Zu Fuß liefen wir vom Hector Pieterson Platz etwa 10 Minuten lang bis zum Mandela Haus. Nelson Mandela bezog dieses Haus mit seiner damaligen Familie im Jahre 1946. Nach der Scheidung von seiner ersten Frau heiratete er Winnie Mandela und lebte gemeinsam mit ihr in diesem Haus bis 1962, bevor er in den Untergrund ging und später 27-jährige Haftstrafe antrat. Winnie Mandela bewohnte das Haus mit den gemeinsamen Kindern bis zu ihrer Bannung nach Brandfort. Nach Mandelas Freilassung im Februar 1990 zog er erneut in das Haus. In seiner Autobiografie "Der lange Weg zur Freiheit" schrieb er, erst dort das Gefühl von Freiheit gehabt zu haben. Er verblieb jedoch nur elf Tage dort und bezog später ein Haus im Johannesburger Stadtteil Houghton Estate. Das Haus dient heute als Museum um Mandelas Leben und Geschichte zu veranschaulichen. In den Fassaden der Hauswand sind noch bis heute Einschusslöcher zu sehen.

Nachdem wir an unserem letzten Tag in Südafrika noch diese drei geschichtsträchtigen Orte besucht hatten, mussten wir dann leider den Weg zum Flughafen Johannesburg antreten.

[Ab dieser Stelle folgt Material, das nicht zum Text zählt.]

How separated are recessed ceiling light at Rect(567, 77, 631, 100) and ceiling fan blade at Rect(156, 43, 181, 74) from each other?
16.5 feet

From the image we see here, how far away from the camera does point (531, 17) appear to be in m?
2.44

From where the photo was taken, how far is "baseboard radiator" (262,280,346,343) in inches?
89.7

Nach einer Stunde Fahrt gelangten wir dort gegen 16 Uhr an. Die Koffer waren schnell aufgegeben, letzte Souvenirs eingekauft und alle durch die Sicherheitskontrolle gelangt. So hob um 19 Uhr eine Boeing 747 mit dem NKC an Board ab, um gute 11 Stunden später gegen 5:45 Uhr in Frankfurt zu landen. Auch die dreistündige Rückfahrt zum Schiller-Gymnasium in Heidenheim verlief reibungslos und so wurden wir kurz nach 11 Uhr von einem tollen Empfangskomitee bestehend aus Eltern und Freunden herzlich begrüßt.

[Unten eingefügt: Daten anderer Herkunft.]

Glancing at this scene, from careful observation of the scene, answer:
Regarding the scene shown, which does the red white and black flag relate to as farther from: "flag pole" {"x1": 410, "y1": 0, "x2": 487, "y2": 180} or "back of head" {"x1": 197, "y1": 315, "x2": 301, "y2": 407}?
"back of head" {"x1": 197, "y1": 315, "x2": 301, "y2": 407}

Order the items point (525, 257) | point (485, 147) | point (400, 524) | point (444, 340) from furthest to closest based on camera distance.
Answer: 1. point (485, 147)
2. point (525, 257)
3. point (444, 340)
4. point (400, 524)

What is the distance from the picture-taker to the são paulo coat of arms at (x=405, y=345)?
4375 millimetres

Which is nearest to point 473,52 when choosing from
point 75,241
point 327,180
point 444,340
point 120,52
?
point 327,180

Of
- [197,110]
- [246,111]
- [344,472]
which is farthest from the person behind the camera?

Nun geht also auch diese einzigartige Reise zu Ende. 17 intensive, spannende, ereignisreiche aber auch anstrengende Tage liegen hinter uns. Viele Eindrücke konnten wir gewinnen, haben Neues gelernt und tolle Konzerte zusammen gesungen. Dass diese Reise durch und durch ein Erfolg war haben wir vor allem Sylvia Lohse zu verdanken. Du hast uns mit deiner monatelangen Planung und Organisation eine unvergessliche Reise beschert und wir können uns nur von Herzen bei dir bedanken! Ein großer Dank gilt auch unserer Pianistin Kyoko Kanazawa, die uns herausragend am Klavier bei jedem Konzert begleitet hat, ganz gleich welch verstimmtes Klavier oder wackeliges Keyboard ihr hingestellt wurde. Ein riesengroßer Dank gilt auch Daniela Burkart, die für alle immer ein offenes Ohr hatte und Frau Lohse in jeder Hinsicht bei der Planung unterstützte! Und die mir sämtliche Bilder hat zukommen lassen, was diesen Blog um einiges bereichert hat!
Und nicht zu vergessen natürlich auch ein herzliches Dankeschön an Thomas Kammel, der mit uns jedes Konzert bestritt und das Beste aus uns herausgeholt hat!

Danke an alle, die diese Reise zu der gemacht haben, die sie war!